First time posting here and could use some advice. I’m in the process of restoring my childhood bike – a ’61 Panther III, and am having trouble with the kickstand. The stand tends to droop about an inch when in the up position which causes the crank to tap it when riding – really annoying. I suspect it probably needs a new spring or cam pin but I can’t get the retaining pin out after depressing the spring collar. The pin is loosened enough to spin with my fingers after depressing the spring a bit deeper than the edge of the housing tube, but the pin is catching on something and cannot be pulled out. Any suggestions on how to get it out?
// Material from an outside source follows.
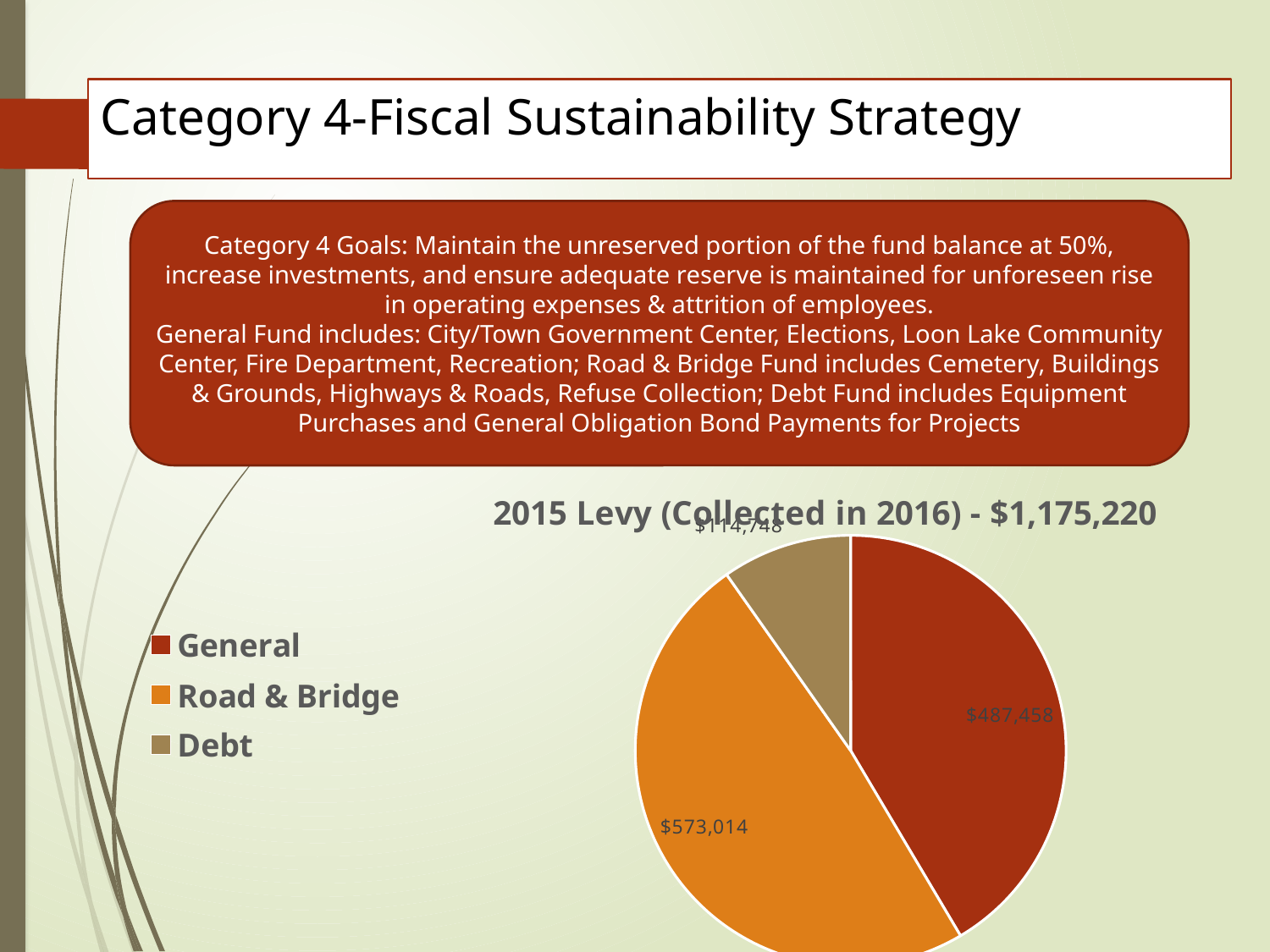
Which is larger, the General slice or the Road & Bridge slice? Road & Bridge What is the value shown for the General slice of the pie chart? $487,458 What is the value shown for the Debt slice of the pie chart? $114,748 How many slices does the pie chart have? 3 What kind of chart is shown on the slide? Pie chart How many entries does the chart legend list? 3 What colour is the Road & Bridge slice in the pie chart? Orange What is the value shown for the Road & Bridge slice of the pie chart? $573,014 What is the difference between the Road & Bridge value and the General value? $85,556 Which category has the smallest slice of the pie chart? Debt What is the title of the chart? 2015 Levy (Collected in 2016) - $1,175,220 Which category has the largest slice of the pie chart? Road & Bridge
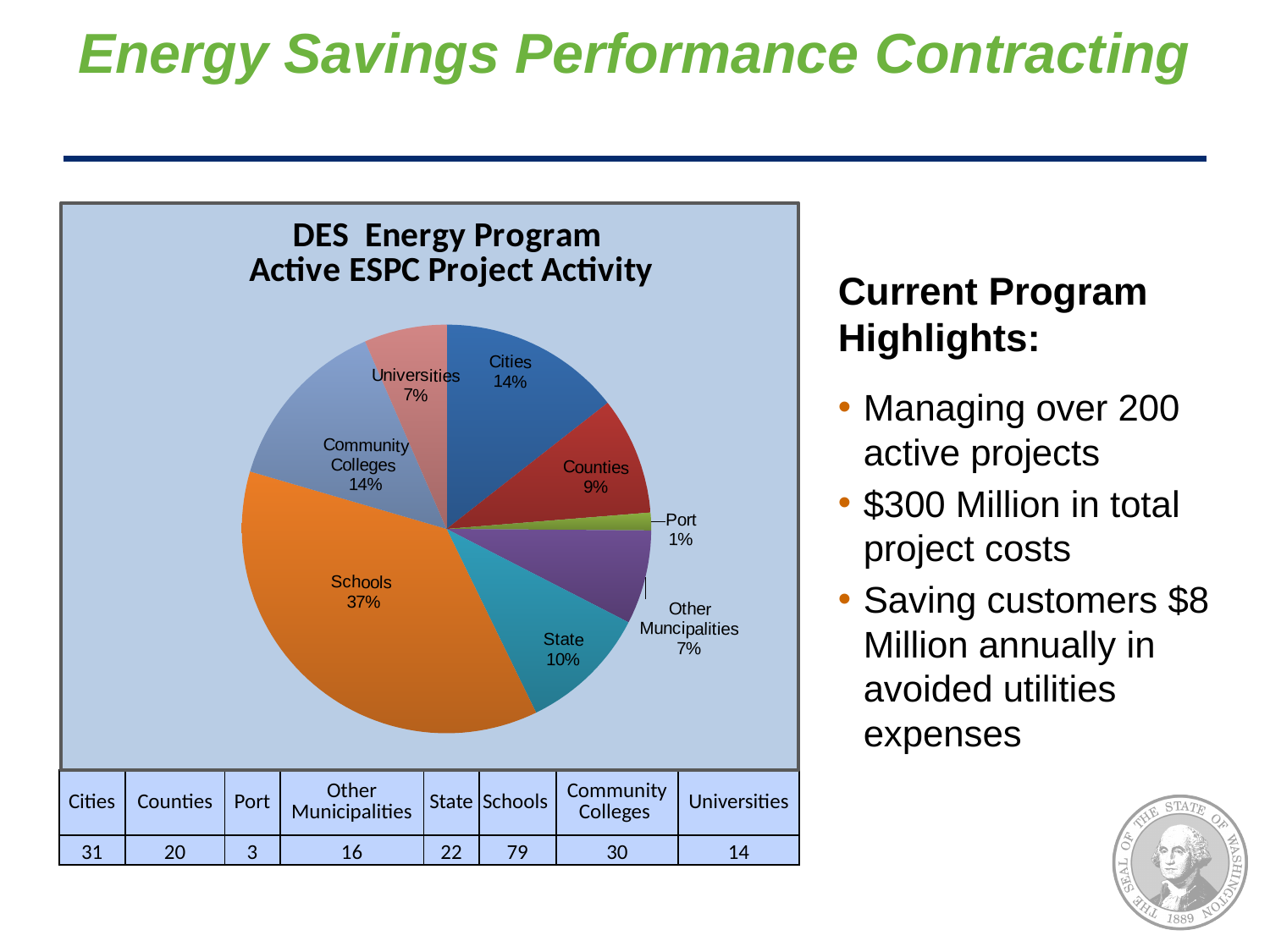
What percentage share does Port have in the pie chart? 1% What kind of chart is shown on the slide? pie chart How many categories does the pie chart show? 8 Which has more projects in the data table, Cities or Counties? Cities What percentage of active ESPC project activity is attributed to Schools? 37% Which category has the smallest share of active ESPC projects? Port What is the title of the pie chart? DES Energy Program Active ESPC Project Activity What is the total number of projects across all categories in the data table? 215 What is the difference between the number of Schools projects and Community Colleges projects in the data table? 49 According to the data table, how many active projects are there for State? 22 According to the data table, how many active projects are there for Universities? 14 Which category has the largest share of active ESPC projects? Schools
Many thanks in advance.

mp


----------



## Sven (Jun 23, 2020)

If that pin is spinning around with your finger, it should come out. Yank like hell. Good luck


----------



## Sven (Jun 23, 2020)

What tool are you using to compress the spring collar? I use a 9/16 wrench or large channel locks. Maybe one day Ill spend the $40 on the correct tool.


----------



## 49autocycledeluxe (Jun 23, 2020)

maybe grab it with some vice grips and give it a good wiggle while pulling.


----------



## speedyweenie (Jun 23, 2020)

Thanks for the replies. I’ve tried several tools to depress the spring – box wrenches, C-clamps, Channel-locks. Clamps worked best for me but I also needed to use a split washer the same diameter as the spring collar inserted over the kickstand to depress the collar slightly deeper than the edge of the housing. I can see and feel the retaining pin loosen and rotate when the collar is depressed far enough, but the head of the pin inside the housing must be bunged up and catching on the inside of the hole. Also the protruding tip of the pin is largely worn away so there isn’t much meat for ViseGrips to hold onto.

I’m reluctant to try it, but what if I grind or file flush what’s left of the pin tip sticking out of the housing, and then try to drill out another 1/8 inch or so of the pin shaft holding the assembly in the housing. Sounds like a royal PITA but would that free-up the spring assembly?


----------



## the tinker (Jun 24, 2020)

Re-post your question in the Schwinn Forum. I don't think the Schwinn folks read much further down past the Schwinn forum.


----------